3. Lepesheva GI, Friggeri L, Waterman MR. CYP51 as drug targets for fungi and protozoan parasites: past, present and future. Parasitology. 2018;145(14):1820-36. doi: 10.1017/S0031182018000562.

Acknowledgments: This research was supported by R01 AI139198 (MZW), P20 GM113117 - CBID Pilot Project (MZW), and P30 GM110761 - PSF Pilot Project (MZW). The authors declare no potential conflict of interest.

Figure 1 UV-Vis spectrophotometric analysis of CYP51 (A) and CYP5122A1 (B). The absolute absorbance spectra were measured for the resting CYPs, showing the Soret band at around 420 nm. The insets show the CO difference spectra of reduced CYPs which exhibited the characteristic peak at around 450 nm.
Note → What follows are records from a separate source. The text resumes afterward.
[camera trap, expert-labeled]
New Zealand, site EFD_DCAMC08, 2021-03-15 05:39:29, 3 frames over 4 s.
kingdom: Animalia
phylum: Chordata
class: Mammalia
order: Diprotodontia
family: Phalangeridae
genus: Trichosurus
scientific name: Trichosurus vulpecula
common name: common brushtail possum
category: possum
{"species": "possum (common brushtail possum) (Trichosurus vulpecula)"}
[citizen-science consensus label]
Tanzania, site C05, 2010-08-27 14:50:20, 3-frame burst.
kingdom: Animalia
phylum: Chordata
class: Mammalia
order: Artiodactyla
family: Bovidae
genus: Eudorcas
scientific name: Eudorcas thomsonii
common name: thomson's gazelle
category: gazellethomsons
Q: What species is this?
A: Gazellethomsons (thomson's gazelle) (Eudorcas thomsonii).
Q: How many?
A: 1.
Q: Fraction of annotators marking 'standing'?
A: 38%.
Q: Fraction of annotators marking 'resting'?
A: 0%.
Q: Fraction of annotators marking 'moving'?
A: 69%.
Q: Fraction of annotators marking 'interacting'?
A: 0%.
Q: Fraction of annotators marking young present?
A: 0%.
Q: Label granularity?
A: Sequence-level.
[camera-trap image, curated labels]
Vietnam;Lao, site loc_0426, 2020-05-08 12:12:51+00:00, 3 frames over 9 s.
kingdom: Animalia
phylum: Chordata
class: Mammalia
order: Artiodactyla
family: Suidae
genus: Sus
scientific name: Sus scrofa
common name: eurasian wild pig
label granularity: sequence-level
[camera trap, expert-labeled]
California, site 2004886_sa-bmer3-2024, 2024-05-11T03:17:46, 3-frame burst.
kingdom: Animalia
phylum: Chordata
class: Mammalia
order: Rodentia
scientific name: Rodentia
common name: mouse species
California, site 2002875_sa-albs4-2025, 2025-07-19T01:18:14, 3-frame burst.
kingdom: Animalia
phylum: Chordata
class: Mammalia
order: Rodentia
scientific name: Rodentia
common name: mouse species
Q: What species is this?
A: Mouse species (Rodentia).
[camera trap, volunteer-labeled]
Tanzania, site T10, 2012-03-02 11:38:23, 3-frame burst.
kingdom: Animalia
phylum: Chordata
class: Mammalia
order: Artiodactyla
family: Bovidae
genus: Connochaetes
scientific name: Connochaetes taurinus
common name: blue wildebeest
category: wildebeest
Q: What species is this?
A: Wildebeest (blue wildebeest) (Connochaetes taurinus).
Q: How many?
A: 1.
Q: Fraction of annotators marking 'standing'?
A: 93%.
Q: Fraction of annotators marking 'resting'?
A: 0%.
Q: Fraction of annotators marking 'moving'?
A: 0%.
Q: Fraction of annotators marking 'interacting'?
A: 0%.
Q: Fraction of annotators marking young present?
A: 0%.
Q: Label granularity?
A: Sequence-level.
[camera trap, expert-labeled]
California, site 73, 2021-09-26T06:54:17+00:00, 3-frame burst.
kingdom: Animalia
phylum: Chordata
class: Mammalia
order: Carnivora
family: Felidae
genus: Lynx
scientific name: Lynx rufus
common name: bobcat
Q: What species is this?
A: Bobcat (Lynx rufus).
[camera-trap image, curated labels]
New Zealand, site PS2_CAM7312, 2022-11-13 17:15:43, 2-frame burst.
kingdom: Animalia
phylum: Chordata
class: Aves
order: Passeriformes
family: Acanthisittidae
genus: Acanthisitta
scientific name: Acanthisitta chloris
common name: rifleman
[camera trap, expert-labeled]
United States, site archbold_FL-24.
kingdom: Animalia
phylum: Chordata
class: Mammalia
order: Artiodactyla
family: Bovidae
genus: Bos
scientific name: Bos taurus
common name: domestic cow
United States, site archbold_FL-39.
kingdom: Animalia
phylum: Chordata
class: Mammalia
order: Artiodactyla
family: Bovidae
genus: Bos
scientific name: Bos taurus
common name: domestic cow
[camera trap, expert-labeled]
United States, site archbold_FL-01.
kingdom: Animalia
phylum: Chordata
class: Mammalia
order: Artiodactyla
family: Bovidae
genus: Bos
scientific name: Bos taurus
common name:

Figure 3 Inhibition of CYP51 and CYP5122A1 by two representative antifungal azoles. Clotrimazole is a dual inhibitor of two CYPs (selectivity index: 3.8) whereas voriconazole is a selective inhibitor which only inhibits CYP51 but not CYP5122A1 (selectivity index >1176).



Figure 2 LC-MS/MS analysis of the reconstitution reactions of CYP51 (A) and CYP5122A1 (B). 1: lanosterol; 2: the hydroxy metabolite generated by CYP51; 3: the aldehyde metabolite generated by CYP51; 4: FF-MAS; 5: the hydroxy and aldehyde metabolites generated by CYP5122A1; 6: the acid metabolite generated by CYP5122A1. The distinct biochemical roles of CYP51 and CYP5122A1 were indicated by the different retention times of their intermediate metabolites.